Instruções:
a) Reproduza fielmente o trecho do texto sobre o despacho de aperfeiçoamento, começando em "XXII. Face à" e terminando em "prosseguimento da causa.".
b) Responda com base no texto sobre o despacho de aperfeiçoamento:
(i) Segundo o ponto XXIII, em que fase deve o juiz convidar as partes a suprir irregularidades dos articulados?
(ii) Que obra de Teixeira de Sousa é citada no ponto XXV, e em que página?
(iii) No ponto XXVI, ao abrigo de que poder e de que princípio se situa o poder de gestão processual que incumbe ao juiz?

Texto fornecido:
--- --- ---
XXII. Face à alegada impossibilidade do Tribunal a quo apreender quais os actos, deveria o Recorrente ter sido notificado mediante prolação de despacho de aperfeiçoamento, no tocante à alegação de factos integradores da causa de pedir (artigo 590° nºs 2 e 3 do CPC aplicável ex vi art. 2º CPPT).
XXIII. O artigo 590° no 2 e 3 do CPC dispõe que, na fase de pré-saneamento, o juiz deve convidar as partes a suprir irregularidades dos articulados, dispondo o no 3 do mesmo normativo que o Juiz pode convidar qualquer das partes a suprir as insuficiências ou imprecisões na exposição ou concretização da matéria de facto.
XXIV. Assim, a lei prevê (no 2 do art. 590°), a lei prevê o convite vinculado do juiz destinado à correcção de anomalias dos próprios articulados ou quando ocorra a falta de documento essencial ou de que a lei faça depender o prosseguimento da causa.
XXV. No no 3 do art. 590°, a lei prescreve que o juiz "convida as partes a suprir as irregularidades dos articulados", de tal expressão resulta, claramente, um poder activo e inequívoco, e não uma mera possibilidade de convite ao suprimento de insuficiências ou imprecisões na exposição ou concretização da matéria de facto, isto é, quando não se encontrem articulados todos os factos principais ou a sua alegação seja ambígua ou obscura (cf. Teixeira de Sousa, Estudos sobre o Novo Processo Civil, pg. 304)."
XXVI. Trata-se, aqui, da prescrição ao juiz de uma acção a realização do convite, "o juiz convida (...) fixando prazo", é um convite vinculado e não uma mera faculdade atribuída ao Juiz, no âmbito dos seus poderes discricionários, que pode ou não utilizar conforme as circunstâncias, pois que, é um poder de gestão processual que lhe incumbe ao abrigo do poder de adequação formal e principio da cooperação.
XXVII. Assim sendo, a omissão do convite de aperfeiçoamento, integra, in casu, uma omissão do juiz a quo na regularização da instância me prejuízo do disposto no art. 590º/2/3 CPC.
--- --- ---
Bloco de dados:

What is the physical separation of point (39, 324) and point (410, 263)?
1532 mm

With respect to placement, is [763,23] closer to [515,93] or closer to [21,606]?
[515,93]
--- --- ---
Respostas por tarefa:
a)
XXII. Face à alegada impossibilidade do Tribunal a quo apreender quais os actos, deveria o Recorrente ter sido notificado mediante prolação de despacho de aperfeiçoamento, no tocante à alegação de factos integradores da causa de pedir (artigo 590° nºs 2 e 3 do CPC aplicável ex vi art. 2º CPPT).
XXIII. O artigo 590° no 2 e 3 do CPC dispõe que, na fase de pré-saneamento, o juiz deve convidar as partes a suprir irregularidades dos articulados, dispondo o no 3 do mesmo normativo que o Juiz pode convidar qualquer das partes a suprir as insuficiências ou imprecisões na exposição ou concretização da matéria de facto.
XXIV. Assim, a lei prevê (no 2 do art. 590°), a lei prevê o convite vinculado do juiz destinado à correcção de anomalias dos próprios articulados ou quando ocorra a falta de documento essencial ou de que a lei faça depender o prosseguimento da causa.

b)
(i) Na fase de pré-saneamento.
(ii) Estudos sobre o Novo Processo Civil, página 304.
(iii) Do poder de adequação formal e do princípio da cooperação.